Brandon Tartikoff was still unwilling to give up on the premise so Good Morning, Miss Bliss went back to NBC and reframed for the network’s Saturday morning kid-oriented slot. Miss Bliss was dropped, the focus moved entirely to the students and the show officially became Saved By The Bell. Though Gosselaar, Voorhees, Diamond, and Haskins stayed on in their Good Morning, Miss Bliss roles, several changes were made. The action was moved from Indiana to the fictional Bayside High School in Los Angeles and characters like popular girl Kelly Kapowski (Tiffani Thiessen), jock A.C. Slater (Mario Lopez) and overachiever Jessie Spano (Elizabeth Berkley) were added.

Good Morning, Miss Bliss was totally forgotten about, however. The show was later repackaged as Saved By The Bell: The Junior High Years and included new opening sequences featuring Zack Morris explaining they were a flashback to his younger years. That threw up a few continuity issues like the fact viewers were meant to believe several students and a member of staff moved en masse from Indianapolis to California. Or that Zack had supposedly known Kelly and Jessie for years although they were never mentioned on Good Morning, Miss Bliss, or Zack having a sister and divorced parents in Good Morning… but in Saved By The Bell his parents were together and he was an only child.

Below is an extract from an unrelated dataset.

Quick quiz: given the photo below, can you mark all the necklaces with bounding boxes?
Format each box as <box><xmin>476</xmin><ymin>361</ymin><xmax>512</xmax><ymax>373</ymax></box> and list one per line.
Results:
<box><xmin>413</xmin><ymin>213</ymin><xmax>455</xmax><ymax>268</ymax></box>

Glaring continuity issues aside, after it morphed from Good Morning, Miss Bliss into Saved By The Bell, the show ran for four seasons and spawned spinoffs Saved By The Bell: The College Years and Saved By The Bell: The New Class alongside a couple of feature-length TV movies. The legacy of both Good Morning, Miss Bliss lives on too with the recent announcement that NBCU is set to revive Saved By The Bell with a sequel series starring Mario Lopez and Elizabeth Berkley.